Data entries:
## start

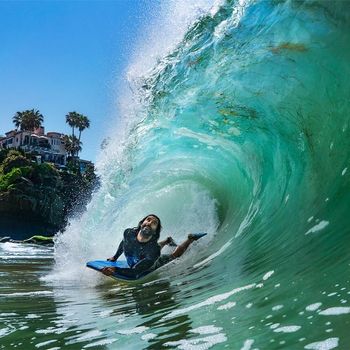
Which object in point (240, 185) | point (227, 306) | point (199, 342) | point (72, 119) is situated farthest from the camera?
point (72, 119)

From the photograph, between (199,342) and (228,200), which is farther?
(228,200)

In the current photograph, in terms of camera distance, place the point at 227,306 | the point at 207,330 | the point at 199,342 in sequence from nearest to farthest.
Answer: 1. the point at 199,342
2. the point at 207,330
3. the point at 227,306

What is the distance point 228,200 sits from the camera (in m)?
12.5

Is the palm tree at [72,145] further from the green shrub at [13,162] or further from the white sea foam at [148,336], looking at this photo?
the white sea foam at [148,336]

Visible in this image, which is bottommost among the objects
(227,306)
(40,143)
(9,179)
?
(227,306)

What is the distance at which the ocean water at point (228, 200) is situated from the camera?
4230 mm

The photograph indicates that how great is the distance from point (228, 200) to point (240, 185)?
20.7 inches

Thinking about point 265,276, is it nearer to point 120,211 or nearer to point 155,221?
point 155,221

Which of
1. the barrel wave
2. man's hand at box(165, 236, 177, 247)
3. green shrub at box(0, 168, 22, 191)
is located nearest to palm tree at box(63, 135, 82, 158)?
green shrub at box(0, 168, 22, 191)

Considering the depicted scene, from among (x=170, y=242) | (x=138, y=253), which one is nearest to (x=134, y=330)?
(x=138, y=253)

## end

### [Problem requirements]
Give every line of the records above as a numbered list, skipping the blank lines and leaving out the pictures.

### [Written reply]
1. Which object in point (240, 185) | point (227, 306) | point (199, 342) | point (72, 119) is situated farthest from the camera?
2. point (72, 119)
3. From the photograph, between (199,342) and (228,200), which is farther?
4. (228,200)
5. In the current photograph, in terms of camera distance, place the point at 227,306 | the point at 207,330 | the point at 199,342 in sequence from nearest to farthest.
6. Answer: 1. the point at 199,342
7. 2. the point at 207,330
8. 3. the point at 227,306
9. What is the distance point 228,200 sits from the camera (in m)?
10. 12.5
11. Is the palm tree at [72,145] further from the green shrub at [13,162] or further from the white sea foam at [148,336], looking at this photo?
12. the white sea foam at [148,336]
13. Visible in this image, which is bottommost among the objects
14. (227,306)
15. (40,143)
16. (9,179)
17. ?
18. (227,306)
19. What is the distance at which the ocean water at point (228, 200) is situated from the camera?
20. 4230 mm
21. The photograph indicates that how great is the distance from point (228, 200) to point (240, 185)?
22. 20.7 inches
23. Thinking about point 265,276, is it nearer to point 120,211 or nearer to point 155,221?
24. point 155,221
25. Which of
26. 1. the barrel wave
27. 2. man's hand at box(165, 236, 177, 247)
28. 3. green shrub at box(0, 168, 22, 191)
29. is located nearest to palm tree at box(63, 135, 82, 158)?
30. green shrub at box(0, 168, 22, 191)
31. Considering the depicted scene, from among (x=170, y=242) | (x=138, y=253), which one is nearest to (x=134, y=330)?
32. (x=138, y=253)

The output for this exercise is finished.